Research

Auto - Volume Growth to remain robust - Motilal Oswal



Posted On : 2011-03-03 00:54:51( TIMEZONE : IST )

Auto - Volume Growth to remain robust - Motilal Oswal

AUTO DASHBOARD: Monthly update for February 2011 - Positive volume outlook, although short-term headwinds exist

Volume growth to remain robust: Volume growth is expected to continue, driven by strong economic recovery, improved financing conditions and new product launches by existing and new global players. This coupled with strong exports would support strong volumes. The volume guidance provided by automakers indicates a favorable environment for FY12.

Margins to moderate from higher levels impacted by commodity cost inflation: Commodity cost inflation, especially in Steel, Aluminum and Rubber, is putting pressure on profitability. This coupled with increasing competitive intensity in some segments would restrict pricing power. However, cost reduction measures, productivity improvement programs and high operating leverage would dilute impact of higher RM cost. As a result, we estimate EBITDA margins to revert to mean for the industry.

Headwinds gather momentum, may impact short-term outlook: Auto industry to face multiple headwind in the short-run as (a) Increase in cost of ownership as selling price increased due partial pass through of cost inflation in RM cost, (b) Increase in cost of operations as fuel prices increased by 15-22% in last 1 year, (c) rising competitive pressures to restrict pricing power in the short term, and (d) hardening in monetary policy resulting in increase in interest rates for automobile. However, the long term volume outlook is positive due to improved economic activity, easy availability of finance and improved export outlook.
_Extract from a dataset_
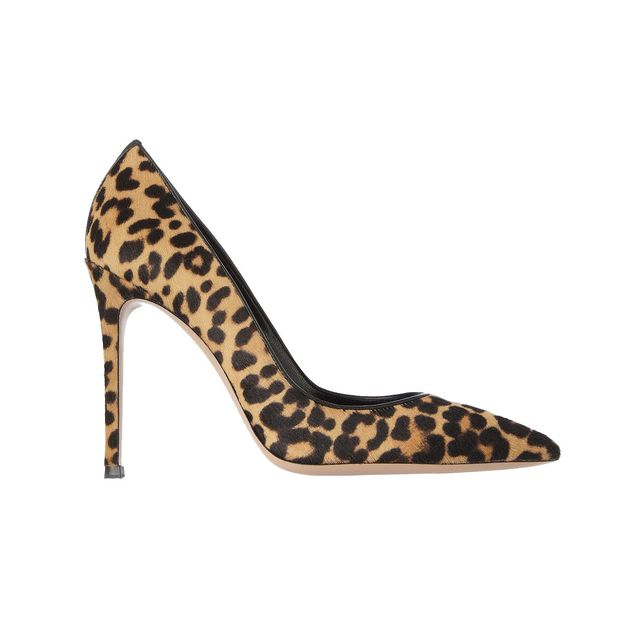 Photo 12 from The Leopard Heel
Valuation and view: No increase in excise duty in the Budget is positive as any increase in selling price would have reduced headroom for the auto industry to pass-on cost inflation and could have impacted demand. Strong momentum in volumes is expected to continue across segments. However, EBITDA margins are expected to moderate from peak levels of FY10 and revert to mean due to macro headwinds. Most auto stocks have outperformed benchmarks in last 12 months, driven by strong volumes and margins. Prefer players less vulnerable to competitive dynamics, enabling dilution of short-term headwinds. Our top picks are Baja Auto, M&M and Tata Motors.